Buck tried hard to keep from smiling as Satchel removed a second meat thermometer that he kept sheathed on the right side of his belt.  Holding it close to his myopic eyes, he touched the instrument to his tongue.  Both deputies and the three cowboys gasped.

“Maybe as long as twelve hours,” Satchel said, “But it could be less because of the cold weather.”

Seeing the men’s stunned reaction, Buck could contain himself no longer, breaking into an uncontrolled bout of rollicking laughter.  It stopped abruptly when a familiar voice spoke behind him.

“What’s so funny, McDivit?”

From the distinctive, raspy voice, Buck knew without turning that it came from Logan County Sheriff, Big Jim Hagen.

Buck didn’t bother answering because the sheriff, he knew, had already witnessed Satchel’s little act more than once.  Someone even taller than Sheriff Hagen, accompanied him.  It was a man that Buck recognized instantly and knew very well - Clayton  O’Meara, Buck’s former boss and the owner of the ranch on which the dead man was murdered.  Although he rarely saw the man, this was the second time Buck had run into him that day.

“What’s the story here, Satchel?” Hagen asked.

“You got yourself a homicide, Sheriff.”

Buck starting taking notes as Satchel Pratt began to recite.

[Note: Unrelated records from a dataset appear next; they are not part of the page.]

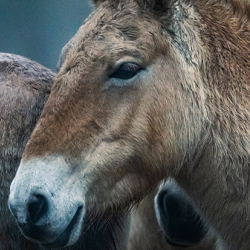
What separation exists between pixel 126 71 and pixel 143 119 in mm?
150

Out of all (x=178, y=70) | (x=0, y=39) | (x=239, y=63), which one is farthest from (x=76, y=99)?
(x=0, y=39)

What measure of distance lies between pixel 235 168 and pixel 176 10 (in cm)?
54

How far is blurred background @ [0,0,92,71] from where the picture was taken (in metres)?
2.29

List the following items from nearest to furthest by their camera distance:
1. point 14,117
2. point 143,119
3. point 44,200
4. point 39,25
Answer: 1. point 44,200
2. point 143,119
3. point 14,117
4. point 39,25

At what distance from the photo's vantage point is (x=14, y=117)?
1.40 meters

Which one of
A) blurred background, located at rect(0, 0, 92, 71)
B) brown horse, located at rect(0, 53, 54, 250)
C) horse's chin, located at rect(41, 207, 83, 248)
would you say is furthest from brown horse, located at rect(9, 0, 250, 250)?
blurred background, located at rect(0, 0, 92, 71)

“Caucasian male, about thirty.  Someone brought him into this clearing about ten to twelve hours ago and forced him to strip off all his clothes.  They tied his hands behind his back with chicken wire and had him kneel.  They castrated him – while he was still alive from the amount of blood on the ground.  Then they stuck a weapon in the victim’s mouth and pulled the trigger.”

“Sounds more like a suicide to me,” the sheriff said.  “No one would let a shooter stick a pistol in their mouth.”

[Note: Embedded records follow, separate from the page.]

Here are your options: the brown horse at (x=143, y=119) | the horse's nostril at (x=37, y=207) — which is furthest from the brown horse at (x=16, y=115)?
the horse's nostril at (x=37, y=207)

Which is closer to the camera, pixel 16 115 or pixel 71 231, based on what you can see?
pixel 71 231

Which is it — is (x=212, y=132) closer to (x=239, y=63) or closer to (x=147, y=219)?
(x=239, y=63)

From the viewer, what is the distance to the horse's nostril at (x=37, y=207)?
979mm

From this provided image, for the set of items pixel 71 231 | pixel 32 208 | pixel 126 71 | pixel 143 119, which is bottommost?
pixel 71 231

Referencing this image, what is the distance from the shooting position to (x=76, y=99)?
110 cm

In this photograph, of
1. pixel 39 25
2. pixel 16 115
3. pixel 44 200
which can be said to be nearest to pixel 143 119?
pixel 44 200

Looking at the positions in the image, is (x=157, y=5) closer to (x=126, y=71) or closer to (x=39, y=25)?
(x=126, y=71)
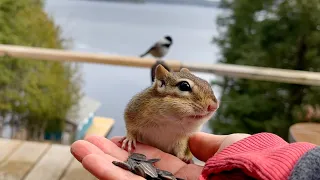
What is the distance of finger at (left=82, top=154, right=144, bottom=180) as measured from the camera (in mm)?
782

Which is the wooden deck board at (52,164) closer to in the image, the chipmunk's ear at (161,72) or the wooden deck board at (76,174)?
the wooden deck board at (76,174)

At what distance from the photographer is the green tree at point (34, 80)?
2701 millimetres

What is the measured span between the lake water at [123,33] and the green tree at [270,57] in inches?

The deputy snickered, but quickly turned his head away when Pratt said, “You mean right after he cut his own balls off?”

Sheriff Hagen said, “I’m just saying that when somebody dies from a gunshot wound in the mouth, it’s usually suicide.  What’s your take on it, Buck?”

“This seems more like a case of revenge to me than a professional hit.  I wouldn’t be surprised if the victim knew who killed him.  He also has a nasty contussion on the side of his head.  I imagine his killer nailed him with the pistol he used to kill him with.  Maybe he was unconscious when the killer jammed the pistol in his mouth and pulled the trigger.”

“Satchel, does that sound about right?”

“His upper lip is split.  I’d say it makes for a pretty convincing story.  Now all you need is the killer.”

Big Jim Hagen digested Buck’s theory and Satchel Pratt’s take on it.  Glancing at the big man standing beside him, he asked, “You recognize the victim?”

Clayton O’Meara nodded at the Sheriff’s question.  “Name is Frank Boggs.  One of my hands.  Only been working for me about a month or so.  He’s a local and my foreman can get you all the information we have on him.”

Sheriff Hagen glanced at his lead deputy, still ashen-faced from observing Satchel’s little joke.  “Get your head out of it, Lamont.  Cardon off the victim and start combing the area for evidence.  Don’t look like we’ll find much, but you never know.”

 

Clayton left the crime scene, shaking his head and taking his gawking hands with him.  He didn’t speak Buck before leaving, but he smiled and nodded in his direction.  It didn’t matter.  There was still much to do before he and Satchel bagged the body and carted it to the van.

The day had started out cold and had only grown colder.  As Buck and Satchel finished their work, the murder scene looked like a washed-out oil painting.  It was the end of a long day and wet flakes of snow began falling from the ashen sky as the two men rolled the gurney to the back of the van.